You have generously accepted the request to proclaim the Bible passages at a wedding or funeral (or graduation or other special event). Someone who trusts you asked you to do this favor for all the others who will be there.
- As early as you can manage, before the special event, prepare yourself:
- Do your personal, spiritual preparation. Pray about this: Someone important in your life has entrusted you with a solemn, special task. Pray in gratitude for the love between you and the people who asked you to do this.
- Indeed, God has entrusted you to speak the Word of God to the People of God. This is not meant to scare you; God counts on normal people all the time, and on heroic people once in a while, to get the Word out.
- Accept this truth: Some, not all, of those who hear you will "get something" from the reading. Preachers know this about their sermons. In their hearts, people will take what they need to hear from your words, and that will vary from person to person. Some might need desperately the sense of comfort and confidence that's contained in what you read. A few are pondering life-changing decisions, and hearing your proclamation may steer them in a healthy direction. You don't control this. But you can help make it happen by how carefully you do your job.
- Find your material: Get the text on paper. Print the .pdf image from one of the Notes pages on this site, or photocopy the pages from your church's lectionary.
- Get smart about your material. It doesn't just mean what it appears to say. Read the Notes page on this site about your passage. (Links are in the top, center of this page). The Notes pages are designed to show you what the original author was trying to do when writing the passage. That's how you'll know what you're talking about.

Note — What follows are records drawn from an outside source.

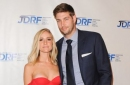 Report: Jay Cutler, Kristin Cavallari moving from Chicago to Nashville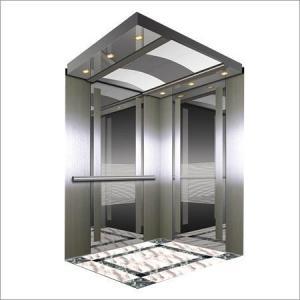 China High Speed Elevator on sale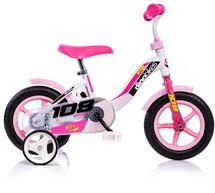 "DINO BIKES - Detský bicykel 108L - 10"" Girl"
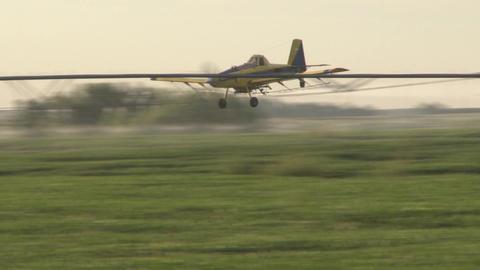 Plane Spray w Irrigation Live Action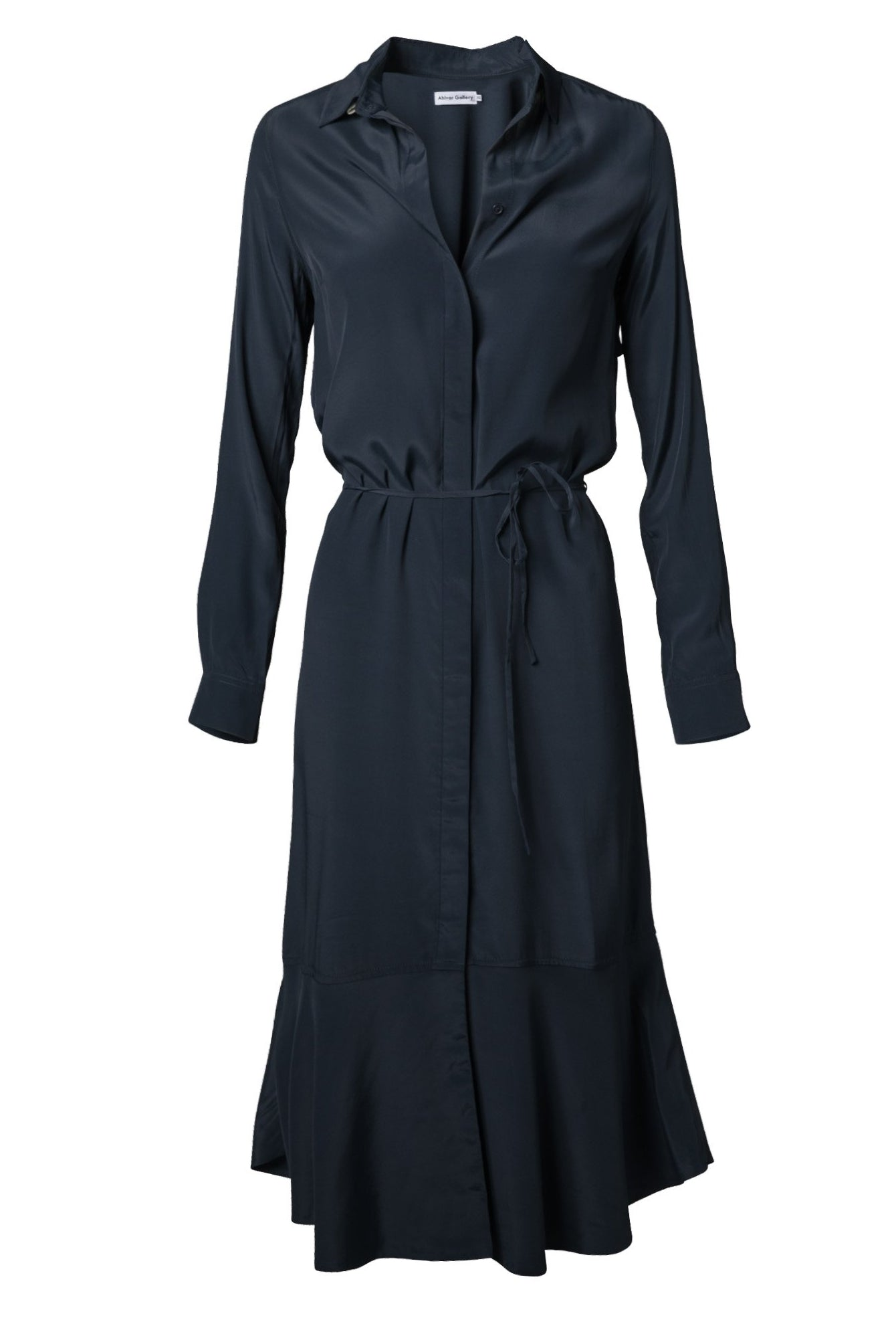 Ahlvar Gallery Li Dress in Blue Grey with long sleeves and a loose hanging back yoke.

- Mark up your copy of the material, so you can see where you want to pause, to change volume, to look up and face the congregation.
- Rehearse with somebody you trust, someone who cares about church and liturgy as much as you do, and who cares about the people who asked you to do this. Without letting your auditor see the text, read it to him or her like you plan to read it at the wedding or funeral. The listener should be able to say back something intelligent about what you just read.
- Be practical and be elegant:
- Churches are pretty elegant places. If your friends chose a church for their wedding, you know it passed the critical judgment of the mother of the bride. There's almost no wasted decoration in a modern church. Everything fits, including the elegant leather-bound book of Scripture passages on that marble pulpit. We call that book the "lectionary." That's elegant because the church reveres the Word of God, and wants it to have authority in the lives of those who hear the Word. So get practical about that book and resolve to use it elegantly.
- Participate in the wedding rehearsal and make it clear to the priest or deacon running that show, and to the wedding party, that one recitation of your reading is part of the whole rehearsal. You will already have mastered the text (see above). This lets you test the acoustics of the church. It may add some desirable gravity to the rehearsal.
- If not at the rehearsal, then twenty minutes before the ceremony, find in the lectionary the page with your passage. Mark it with a ribbon or with a Post-It sticky note. Write the page number in ink on the palm of your hand.
- If none of the above is practical, then, twenty minutes before the ceremony, slide a printout of the .pdf page of your passage into the lectionary at a place where you can find it easily. You want the congregation not to notice your effort to find the page. It should just seem natural, so nothing distracts them from what you're going to say.
- That means when its time for you to read, you cannot walk into the sanctuary carrying a tacky paperback copy of Together for Life or an even more tacky Xerox printout.
- In the pulpit, speak more slowly than you think sounds natural. Many occasional lectors just read too fast. (Check your own experience as a listener.) You're not going to lengthen the cermony unduly.
- In the pulpit, exaggerate your high and low tones of voice more than you think sounds natural. It won't sound unnatural to the congregation. The acoustics and public address system mute your highs and lows, so you have to compensate. If you don't, you'll sound flat (Check your own experience again).
- Wear sensible shoes. You may have to walk a long distance on a marble floor and up marble steps in an otherwise silent church. Don't invite unnecessary drama.